A Place called Winter (Shortlisted for the 2015 Costa Novel Award)
“When a thing has always been forbidden and must live in darkness and silence, it’s hard to know what it might be, if allowed to thrive.”
Patrick Gale’s talent for creating sympathetic characters who survive in dire circumstances is at its best in A Place Called Winter, his most recent novel, set in Edwardian England and the prairie lands of Canada. The cover itself reveals Gale’s passion for painting extraordinary landscapes which reflect his characters, allowing them to fully develop and play out their dramas. The story of Old Harrovian Harry Cane is rolled out during the period immediately preceding the Great War, in the harsh environment of the as-yet barely settled territories, torn from the hands of the Cree Indians, where a parcel of land passes to settler ownership after he has cultivated it for three years.
Blackmailed by his middle class brother-in-law, Harry Cane (Hurry Cane to his former school friends) leaves England, abandoning a wife and daughter and his life of moneyed indolence, to try to make a living as a farmer in the New World. Here, Gale’s sense of place lies in the detail, evidence of the author’s intense research into the exhausting work of the settler farmer: the bell tent in which he must begin his isolated existence, the bareness of the hut he must build with his own hands, and the starkness of the unbroken earth he must tame for his own purposes. Even the name of the settlement, Winter (a real place), draws the reader further into Gale’s world of vast horizons and equally vast possibilities.
This beautifully written and most engaging story, although full of personal tragedy, is ultimately one of hope – of hope for happiness and looking to the future – in a deeply compassionate and intelligent way. Indeed, it reflects the current Zeitgeist in its subtle and clever development and characterisations.
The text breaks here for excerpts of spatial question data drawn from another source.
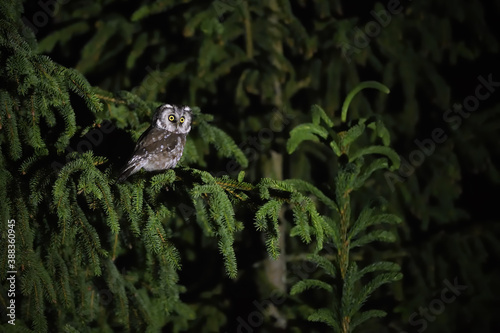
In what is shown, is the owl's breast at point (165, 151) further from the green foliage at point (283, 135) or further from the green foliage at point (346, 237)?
the green foliage at point (346, 237)

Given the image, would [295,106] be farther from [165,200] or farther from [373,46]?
[165,200]

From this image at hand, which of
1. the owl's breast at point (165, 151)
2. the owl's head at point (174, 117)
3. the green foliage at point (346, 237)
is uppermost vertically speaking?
the owl's head at point (174, 117)

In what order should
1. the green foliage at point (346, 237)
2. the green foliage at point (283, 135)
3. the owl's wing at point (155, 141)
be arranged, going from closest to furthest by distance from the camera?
the green foliage at point (346, 237) < the owl's wing at point (155, 141) < the green foliage at point (283, 135)

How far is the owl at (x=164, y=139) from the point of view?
8.26 ft

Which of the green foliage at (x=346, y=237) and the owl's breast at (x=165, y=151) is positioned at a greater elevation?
the owl's breast at (x=165, y=151)

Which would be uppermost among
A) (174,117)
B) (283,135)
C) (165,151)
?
(283,135)

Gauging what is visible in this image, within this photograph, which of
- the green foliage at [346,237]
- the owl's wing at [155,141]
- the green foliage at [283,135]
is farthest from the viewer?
the green foliage at [283,135]

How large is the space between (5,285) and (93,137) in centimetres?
119

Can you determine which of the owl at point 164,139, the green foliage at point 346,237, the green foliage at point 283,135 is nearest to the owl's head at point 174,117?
the owl at point 164,139

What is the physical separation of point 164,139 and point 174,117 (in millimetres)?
287

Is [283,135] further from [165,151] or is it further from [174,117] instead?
[165,151]

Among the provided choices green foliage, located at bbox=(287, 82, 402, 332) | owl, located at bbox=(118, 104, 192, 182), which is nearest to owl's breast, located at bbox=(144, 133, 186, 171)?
owl, located at bbox=(118, 104, 192, 182)

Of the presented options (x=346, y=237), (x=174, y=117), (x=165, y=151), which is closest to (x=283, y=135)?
(x=174, y=117)

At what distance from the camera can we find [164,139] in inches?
104
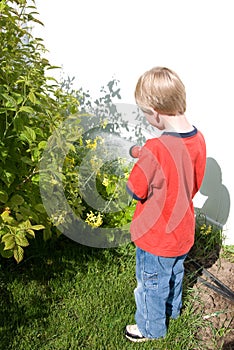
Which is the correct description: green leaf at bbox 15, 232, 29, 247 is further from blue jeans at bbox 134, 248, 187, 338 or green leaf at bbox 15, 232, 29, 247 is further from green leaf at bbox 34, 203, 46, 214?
blue jeans at bbox 134, 248, 187, 338

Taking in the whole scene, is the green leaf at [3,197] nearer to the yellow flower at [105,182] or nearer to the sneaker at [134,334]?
the yellow flower at [105,182]

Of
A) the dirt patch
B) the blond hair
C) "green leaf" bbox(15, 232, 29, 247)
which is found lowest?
the dirt patch

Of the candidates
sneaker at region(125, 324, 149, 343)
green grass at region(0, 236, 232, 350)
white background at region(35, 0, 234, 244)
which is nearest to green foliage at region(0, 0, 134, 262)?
green grass at region(0, 236, 232, 350)

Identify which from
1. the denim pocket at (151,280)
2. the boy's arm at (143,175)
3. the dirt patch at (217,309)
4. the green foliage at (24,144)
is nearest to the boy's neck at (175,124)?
the boy's arm at (143,175)

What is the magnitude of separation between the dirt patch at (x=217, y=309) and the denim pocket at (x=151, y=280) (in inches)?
18.5

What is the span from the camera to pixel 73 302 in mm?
2605

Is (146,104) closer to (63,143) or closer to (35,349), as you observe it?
(63,143)

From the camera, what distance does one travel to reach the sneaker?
240 cm

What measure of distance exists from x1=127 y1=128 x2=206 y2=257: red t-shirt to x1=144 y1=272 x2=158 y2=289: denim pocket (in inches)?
5.7

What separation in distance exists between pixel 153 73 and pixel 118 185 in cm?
118

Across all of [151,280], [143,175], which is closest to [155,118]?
[143,175]

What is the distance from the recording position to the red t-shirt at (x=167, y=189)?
6.52 ft

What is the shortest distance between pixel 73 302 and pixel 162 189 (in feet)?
3.29

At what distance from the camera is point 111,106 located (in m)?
3.59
In the lonely and sometimes desperate circumstances which face these inhabitants of rural Canada in the early 20th Century, the problems with which the Western World has struggled in very recent years – the place of homosexuality in society, attitudes to transgender individuals (“two-souls”, as they are known in Cree Indian tradition), attitudes to restructured families, to domestic abuse, to death and mental health issues, to racism and colonialism – are dealt with in this place where survival itself must remain the prime objective, as if they are quite simply issues to be approached in a low-key and pragmatic way within the family, relatively untroubled by the views and laws of the outside world.
The sensitivity with which Gale approaches and develops his themes may be explained, in part, by the fact that his tale is based (“loosely”, according to the author) on the mystery surrounding his great-grandfather, who disappeared over the horizon in the direction of Canada in the first decade of the last century. Even his name remains unchanged in the novel, as do the names of female characters from the fictional Harry Cane’s life in England: Aunt Pattie, the gaiety dancer and actress is based on Gale’s Great-Aunt Pattie and the snobbish Mrs Wells is based on his own grandmother, Winnifred Wells. Evil, in the guise of the Danish land agent, Troels, appears at every juncture, causing misery and chaos, but is ultimately defeated by Harry Cane in a kind of “Crime and Punishment” scenario. This reader suspects that Troels may well be the only character in the novel not based on a member of Gale’s own family.
The episodic format of this book allows the story of the gentle Harry Cane’s breakdown and his incarceration in a psychiatric hospice to break up the slower development of the tale of his final recognition of his own identity in an age when little or no acceptable language existed to express the emotions he experiences As this profoundly personal narrative unfolds, Gale’s reader becomes more and more aware of the writer’s desire to create a deeper appreciation of the social progress which is one of the great triumphs of our own century.